• [TEXT TO READ]:
Last synced: 20 days ago
JSON representation

A blazing fast inference solution for text embeddings models

Awesome Lists containing this project

README

        

# Text Embeddings Inference


GitHub Repo stars


Swagger API documentation

A blazing fast inference solution for text embeddings models.

Benchmark for [BAAI/bge-base-en-v1.5](https://huggingface.co/BAAI/bge-base-en-v1.5) on an Nvidia A10 with a sequence
length of 512 tokens:








## Table of contents

- [Get Started](#get-started)
- [Supported Models](#supported-models)
- [Docker](#docker)
- [Docker Images](#docker-images)
- [API Documentation](#api-documentation)
- [Using a private or gated model](#using-a-private-or-gated-model)
- [Air gapped deployment](#air-gapped-deployment)
- [Using Re-rankers models](#using-re-rankers-models)
- [Using Sequence Classification models](#using-sequence-classification-models)
- [Using SPLADE pooling](#using-splade-pooling)
- [Distributed Tracing](#distributed-tracing)
- [gRPC](#grpc)
- [Local Install](#local-install)
- [Docker Build](#docker-build)
- [Apple M1/M2 Arm](#apple-m1m2-arm64-architectures)
- [Examples](#examples)

Text Embeddings Inference (TEI) is a toolkit for deploying and serving open source text embeddings and sequence
classification models. TEI enables high-performance extraction for the most popular models, including FlagEmbedding,
Ember, GTE and E5. TEI implements many features such as:

* No model graph compilation step
* Metal support for local execution on Macs
* Small docker images and fast boot times. Get ready for true serverless!
* Token based dynamic batching
* Optimized transformers code for inference using [Flash Attention](https://github.com/HazyResearch/flash-attention),
[Candle](https://github.com/huggingface/candle)
and [cuBLASLt](https://docs.nvidia.com/cuda/cublas/#using-the-cublaslt-api)
* [Safetensors](https://github.com/huggingface/safetensors) weight loading
* Production ready (distributed tracing with Open Telemetry, Prometheus metrics)

## Get Started

### Supported Models

#### Text Embeddings

Text Embeddings Inference currently supports Nomic, BERT, CamemBERT, XLM-RoBERTa models with absolute positions, JinaBERT
model with Alibi positions and Mistral, Alibaba GTE and Qwen2 models with Rope positions.

• [GIVEN INSTRUCTION A]: Translate this sentence from the text about Text Embeddings Inference into Spanish: "Text Embeddings Inference (TEI) is a toolkit for deploying and serving open source text embeddings and sequence classification models."
• [GIVEN INSTRUCTION B]: In the text about Text Embeddings Inference, copy word for word the stretch from "- [Distributed Tracing](#distributed-tracing)" through "- [Examples](#examples)".
• [GIVEN INSTRUCTION C]: Write the next part of the text about Text Embeddings Inference, picking up after its last sentence.

[Data items]
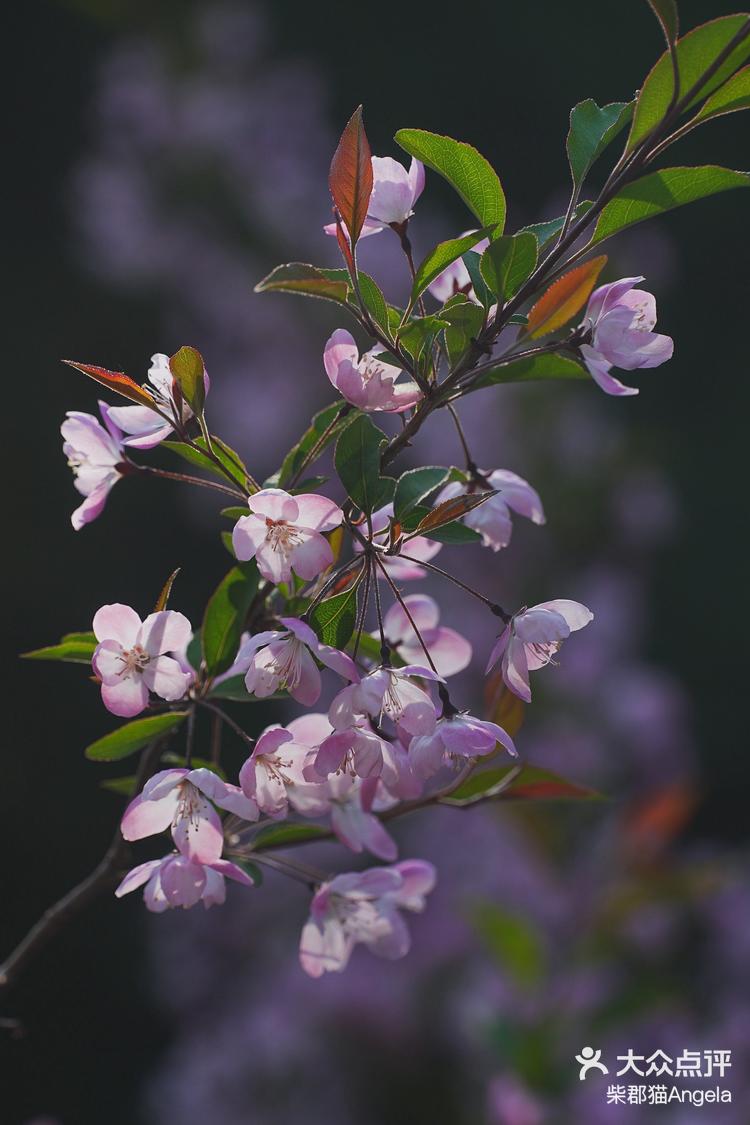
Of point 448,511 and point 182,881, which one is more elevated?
point 448,511

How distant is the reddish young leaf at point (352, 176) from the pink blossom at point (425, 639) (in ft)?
0.56

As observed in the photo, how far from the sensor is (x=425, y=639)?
48cm

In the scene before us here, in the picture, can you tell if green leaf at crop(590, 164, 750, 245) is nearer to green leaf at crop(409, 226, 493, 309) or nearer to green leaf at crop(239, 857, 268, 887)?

• [TASK ANSWER A]: Text Embeddings Inference (TEI) es un conjunto de herramientas para desplegar y servir modelos de código abierto de embeddings de texto y de clasificación de secuencias.

• [TASK ANSWER B]:
- [Distributed Tracing](#distributed-tracing)
- [gRPC](#grpc)
- [Local Install](#local-install)
- [Docker Build](#docker-build)
- [Apple M1/M2 Arm](#apple-m1m2-arm64-architectures)
- [Examples](#examples)

• [TASK ANSWER C]:
Below are some examples of the currently supported models:

| MTEB Rank | Model Size | Model Type | Model ID |
|-----------|---------------------|-------------|--------------------------------------------------------------------------------------------------|
| 1 | 7B (Very Expensive) | Mistral | [Salesforce/SFR-Embedding-2_R](https://hf.co/Salesforce/SFR-Embedding-2_R) |
| 2 | 7B (Very Expensive) | Qwen2 | [Alibaba-NLP/gte-Qwen2-7B-instruct](https://hf.co/Alibaba-NLP/gte-Qwen2-7B-instruct) |
| 9 | 1.5B (Expensive) | Qwen2 | [Alibaba-NLP/gte-Qwen2-1.5B-instruct](https://hf.co/Alibaba-NLP/gte-Qwen2-1.5B-instruct) |
| 15 | 0.4B | Alibaba GTE | [Alibaba-NLP/gte-large-en-v1.5](https://hf.co/Alibaba-NLP/gte-large-en-v1.5) |
| 20 | 0.3B | Bert | [WhereIsAI/UAE-Large-V1](https://hf.co/WhereIsAI/UAE-Large-V1) |
| 24 | 0.5B | XLM-RoBERTa | [intfloat/multilingual-e5-large-instruct](https://hf.co/intfloat/multilingual-e5-large-instruct) |
| N/A | 0.1B | NomicBert | [nomic-ai/nomic-embed-text-v1](https://hf.co/nomic-ai/nomic-embed-text-v1) |
| N/A | 0.1B | NomicBert | [nomic-ai/nomic-embed-text-v1.5](https://hf.co/nomic-ai/nomic-embed-text-v1.5) |
| N/A | 0.1B | JinaBERT | [jinaai/jina-embeddings-v2-base-en](https://hf.co/jinaai/jina-embeddings-v2-base-en) |
| N/A | 0.1B | JinaBERT | [jinaai/jina-embeddings-v2-base-code](https://hf.co/jinaai/jina-embeddings-v2-base-code) |

To explore the list of best performing text embeddings models, visit the
[Massive Text Embedding Benchmark (MTEB) Leaderboard](https://huggingface.co/spaces/mteb/leaderboard).

#### Sequence Classification and Re-Ranking

Text Embeddings Inference currently supports CamemBERT, and XLM-RoBERTa Sequence Classification models with absolute positions.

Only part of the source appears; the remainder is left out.